Just before I fell in love with a man who abused me, I spouted off to my New York City roommate that I'd never be stupid enough to stay with a man who hit me. Like most people who are naive about the complexities of relationship violence — victims and bystanders alike — my dismissal of the dangers of abusive love cost me dearly.
When I see footage of Ray Rice knocking his then-fiancée, Janay Palmer, unconscious in an Atlantic City elevator — and her subsequent defense of Rice after he was cut from the Baltimore Ravens and suspended indefinitely from the National Football League last week — I recognize how hard it can be to leave a violent relationship.
Here are the times I wish I'd left my abusive husband, an Ivy League graduate and Wall Street trader I met in New York when I was 22 and a recent Harvard graduate:
Three months into our relationship, the night he choked me during sex and I wrote it off as weird but somehow erotic (for him; not for me).
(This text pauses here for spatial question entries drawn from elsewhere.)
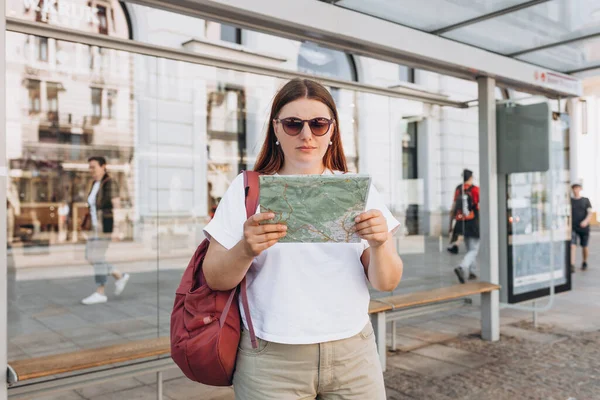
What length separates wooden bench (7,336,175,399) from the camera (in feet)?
9.91

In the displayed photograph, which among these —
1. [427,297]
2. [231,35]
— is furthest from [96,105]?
[231,35]

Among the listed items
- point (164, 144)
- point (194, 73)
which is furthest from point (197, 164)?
point (194, 73)

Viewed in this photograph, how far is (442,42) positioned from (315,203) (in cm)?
415

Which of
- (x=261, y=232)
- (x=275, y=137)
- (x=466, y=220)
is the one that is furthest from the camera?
(x=466, y=220)

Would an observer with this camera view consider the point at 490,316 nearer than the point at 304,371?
No

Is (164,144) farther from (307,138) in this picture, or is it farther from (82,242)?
(307,138)

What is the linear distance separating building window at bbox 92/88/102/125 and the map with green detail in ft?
18.3

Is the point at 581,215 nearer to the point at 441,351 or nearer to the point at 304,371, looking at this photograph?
the point at 441,351

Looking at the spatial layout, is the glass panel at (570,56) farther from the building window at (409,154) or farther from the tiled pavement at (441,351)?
the tiled pavement at (441,351)

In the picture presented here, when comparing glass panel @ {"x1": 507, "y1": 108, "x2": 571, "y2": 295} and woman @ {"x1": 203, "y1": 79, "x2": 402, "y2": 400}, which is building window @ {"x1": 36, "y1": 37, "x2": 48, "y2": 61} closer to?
woman @ {"x1": 203, "y1": 79, "x2": 402, "y2": 400}

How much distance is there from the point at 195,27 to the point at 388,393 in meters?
7.49

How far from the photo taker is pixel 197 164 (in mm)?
6359

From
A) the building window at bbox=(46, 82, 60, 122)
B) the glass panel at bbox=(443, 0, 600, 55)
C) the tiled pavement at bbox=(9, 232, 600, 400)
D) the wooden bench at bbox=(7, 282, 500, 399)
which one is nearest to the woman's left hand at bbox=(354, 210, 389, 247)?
the wooden bench at bbox=(7, 282, 500, 399)

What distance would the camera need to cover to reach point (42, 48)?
5.70 meters
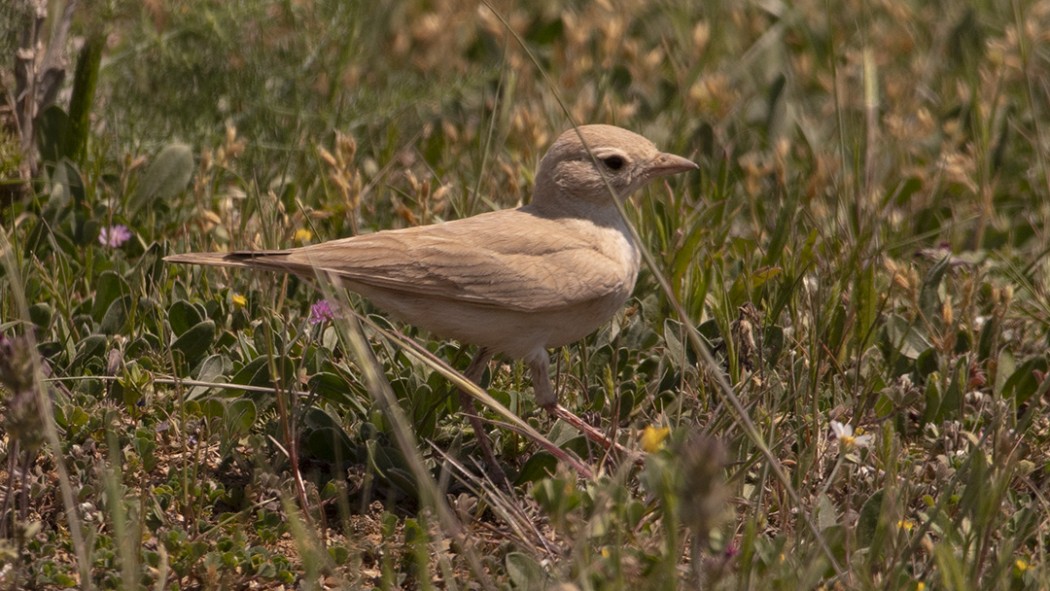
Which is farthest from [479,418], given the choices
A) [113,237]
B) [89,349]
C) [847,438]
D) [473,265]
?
[113,237]

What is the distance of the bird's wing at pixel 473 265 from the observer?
14.3ft

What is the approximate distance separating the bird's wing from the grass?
0.76 feet

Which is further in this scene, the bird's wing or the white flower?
the bird's wing

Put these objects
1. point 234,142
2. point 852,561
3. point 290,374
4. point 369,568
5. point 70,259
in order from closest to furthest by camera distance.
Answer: point 852,561 → point 369,568 → point 290,374 → point 70,259 → point 234,142

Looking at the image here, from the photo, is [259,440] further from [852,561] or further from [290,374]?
[852,561]

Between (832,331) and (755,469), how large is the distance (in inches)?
30.9

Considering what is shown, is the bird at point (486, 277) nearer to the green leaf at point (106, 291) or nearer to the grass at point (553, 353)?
the grass at point (553, 353)

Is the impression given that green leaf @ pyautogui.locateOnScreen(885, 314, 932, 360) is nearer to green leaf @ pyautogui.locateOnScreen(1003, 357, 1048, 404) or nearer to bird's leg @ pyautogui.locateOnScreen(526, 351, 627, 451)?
green leaf @ pyautogui.locateOnScreen(1003, 357, 1048, 404)

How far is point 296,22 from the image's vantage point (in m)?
6.54

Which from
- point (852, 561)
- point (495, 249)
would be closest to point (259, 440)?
point (495, 249)

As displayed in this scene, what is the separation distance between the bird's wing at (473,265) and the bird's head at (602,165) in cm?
40

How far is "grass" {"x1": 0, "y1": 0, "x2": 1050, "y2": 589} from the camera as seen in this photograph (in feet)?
11.9

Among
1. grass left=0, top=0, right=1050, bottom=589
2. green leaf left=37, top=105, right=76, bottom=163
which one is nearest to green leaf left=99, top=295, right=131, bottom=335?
grass left=0, top=0, right=1050, bottom=589

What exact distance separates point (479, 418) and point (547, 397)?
375 mm
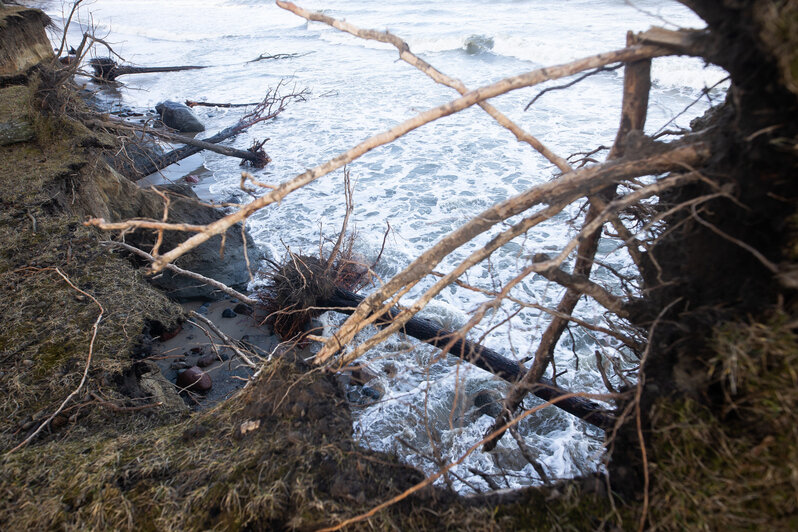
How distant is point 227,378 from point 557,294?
363cm

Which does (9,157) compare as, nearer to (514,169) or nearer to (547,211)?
(547,211)

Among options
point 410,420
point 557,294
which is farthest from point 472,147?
point 410,420

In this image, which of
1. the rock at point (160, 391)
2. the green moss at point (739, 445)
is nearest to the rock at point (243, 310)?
the rock at point (160, 391)

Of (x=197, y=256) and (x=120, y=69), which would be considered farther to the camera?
(x=120, y=69)

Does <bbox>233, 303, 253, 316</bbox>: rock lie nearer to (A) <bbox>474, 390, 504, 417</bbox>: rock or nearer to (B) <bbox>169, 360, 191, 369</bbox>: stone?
(B) <bbox>169, 360, 191, 369</bbox>: stone

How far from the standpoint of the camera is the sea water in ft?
11.4

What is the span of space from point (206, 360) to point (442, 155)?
578 cm

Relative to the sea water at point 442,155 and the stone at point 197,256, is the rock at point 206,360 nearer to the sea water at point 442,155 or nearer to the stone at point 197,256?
the stone at point 197,256

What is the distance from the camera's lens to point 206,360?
4.07 metres

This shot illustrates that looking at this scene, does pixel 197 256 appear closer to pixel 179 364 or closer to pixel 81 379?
pixel 179 364

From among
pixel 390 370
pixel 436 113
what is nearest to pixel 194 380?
pixel 390 370

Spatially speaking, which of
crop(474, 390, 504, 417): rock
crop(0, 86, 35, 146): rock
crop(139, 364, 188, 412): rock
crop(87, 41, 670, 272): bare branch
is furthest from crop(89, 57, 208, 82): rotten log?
crop(474, 390, 504, 417): rock

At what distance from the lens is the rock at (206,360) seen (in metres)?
4.05

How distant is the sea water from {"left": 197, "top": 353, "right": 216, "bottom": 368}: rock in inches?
45.8
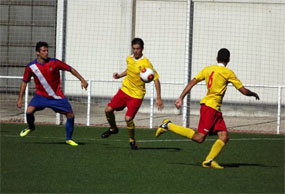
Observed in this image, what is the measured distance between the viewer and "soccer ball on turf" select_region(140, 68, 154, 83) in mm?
10531

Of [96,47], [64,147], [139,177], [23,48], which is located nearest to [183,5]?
[96,47]

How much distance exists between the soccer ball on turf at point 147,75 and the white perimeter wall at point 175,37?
28.3 feet

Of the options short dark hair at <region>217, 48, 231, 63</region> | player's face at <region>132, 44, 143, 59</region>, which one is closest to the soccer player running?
player's face at <region>132, 44, 143, 59</region>

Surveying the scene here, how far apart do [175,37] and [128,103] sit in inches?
367

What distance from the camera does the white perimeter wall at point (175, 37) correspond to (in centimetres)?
1947

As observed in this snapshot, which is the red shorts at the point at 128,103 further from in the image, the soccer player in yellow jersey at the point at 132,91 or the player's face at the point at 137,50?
the player's face at the point at 137,50

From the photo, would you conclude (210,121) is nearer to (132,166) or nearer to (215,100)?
(215,100)

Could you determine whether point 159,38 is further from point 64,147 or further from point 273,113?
point 64,147

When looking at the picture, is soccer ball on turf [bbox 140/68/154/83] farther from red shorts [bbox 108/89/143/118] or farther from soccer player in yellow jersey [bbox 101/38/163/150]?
red shorts [bbox 108/89/143/118]

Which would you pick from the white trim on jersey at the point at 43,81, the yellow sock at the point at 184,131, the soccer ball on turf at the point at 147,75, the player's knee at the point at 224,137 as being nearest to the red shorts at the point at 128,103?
the soccer ball on turf at the point at 147,75

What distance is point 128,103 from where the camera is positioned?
11.0 meters

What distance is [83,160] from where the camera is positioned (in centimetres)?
924

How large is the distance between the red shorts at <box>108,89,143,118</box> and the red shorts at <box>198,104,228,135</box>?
227 centimetres

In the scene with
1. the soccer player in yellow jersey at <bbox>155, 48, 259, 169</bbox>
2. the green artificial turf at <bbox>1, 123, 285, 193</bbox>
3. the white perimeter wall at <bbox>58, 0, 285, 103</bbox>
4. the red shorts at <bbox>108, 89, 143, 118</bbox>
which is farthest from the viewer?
the white perimeter wall at <bbox>58, 0, 285, 103</bbox>
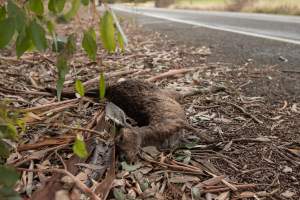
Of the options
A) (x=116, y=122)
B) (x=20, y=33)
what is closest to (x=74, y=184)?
(x=20, y=33)

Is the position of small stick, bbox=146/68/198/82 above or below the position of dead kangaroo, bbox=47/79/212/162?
below

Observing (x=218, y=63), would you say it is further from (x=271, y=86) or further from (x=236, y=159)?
(x=236, y=159)

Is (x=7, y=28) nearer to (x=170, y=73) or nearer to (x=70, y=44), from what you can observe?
(x=70, y=44)

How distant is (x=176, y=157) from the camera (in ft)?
6.70

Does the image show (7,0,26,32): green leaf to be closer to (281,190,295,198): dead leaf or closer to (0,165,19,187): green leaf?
(0,165,19,187): green leaf

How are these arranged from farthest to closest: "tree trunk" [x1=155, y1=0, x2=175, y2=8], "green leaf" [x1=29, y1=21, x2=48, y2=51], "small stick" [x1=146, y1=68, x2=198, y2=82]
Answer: "tree trunk" [x1=155, y1=0, x2=175, y2=8] < "small stick" [x1=146, y1=68, x2=198, y2=82] < "green leaf" [x1=29, y1=21, x2=48, y2=51]

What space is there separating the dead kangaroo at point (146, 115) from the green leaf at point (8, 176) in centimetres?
92

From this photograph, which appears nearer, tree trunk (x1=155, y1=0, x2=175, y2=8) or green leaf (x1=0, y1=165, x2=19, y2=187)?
green leaf (x1=0, y1=165, x2=19, y2=187)

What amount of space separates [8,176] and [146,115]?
135cm

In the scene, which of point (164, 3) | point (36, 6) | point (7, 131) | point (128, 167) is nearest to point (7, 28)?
point (36, 6)

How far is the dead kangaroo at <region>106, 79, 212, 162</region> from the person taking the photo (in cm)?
192

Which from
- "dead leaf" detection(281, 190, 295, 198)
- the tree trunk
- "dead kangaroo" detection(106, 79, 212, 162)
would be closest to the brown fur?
"dead kangaroo" detection(106, 79, 212, 162)

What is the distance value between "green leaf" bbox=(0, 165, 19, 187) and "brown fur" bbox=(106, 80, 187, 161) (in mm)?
917

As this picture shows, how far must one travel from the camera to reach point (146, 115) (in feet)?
7.51
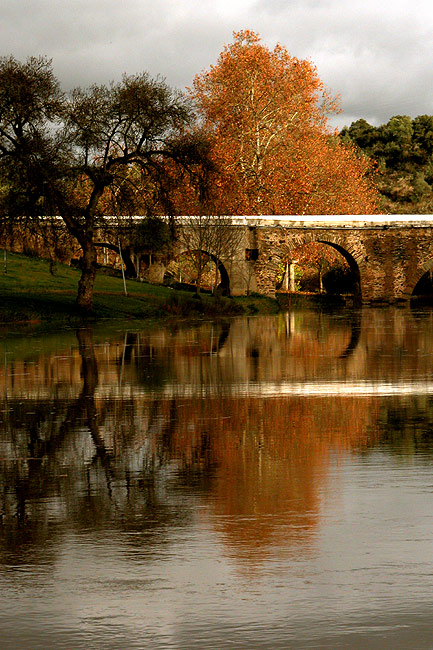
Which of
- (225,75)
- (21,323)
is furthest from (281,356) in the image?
(225,75)

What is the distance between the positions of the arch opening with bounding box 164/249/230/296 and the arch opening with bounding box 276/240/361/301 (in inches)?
184

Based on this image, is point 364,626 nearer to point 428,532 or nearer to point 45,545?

The day we moved in together and he wouldn't talk to me because a male friend from college called to congratulate me on the milestone.
The Saturday he said I looked better without any makeup and told me not to wear it anymore.
The night I was getting dressed to go out to dinner and he told me I was a slut because my skirt was too short.
The morning five days before our wedding when he first physically attacked me, because, he said with his hands around my neck, "you remind me of my mother."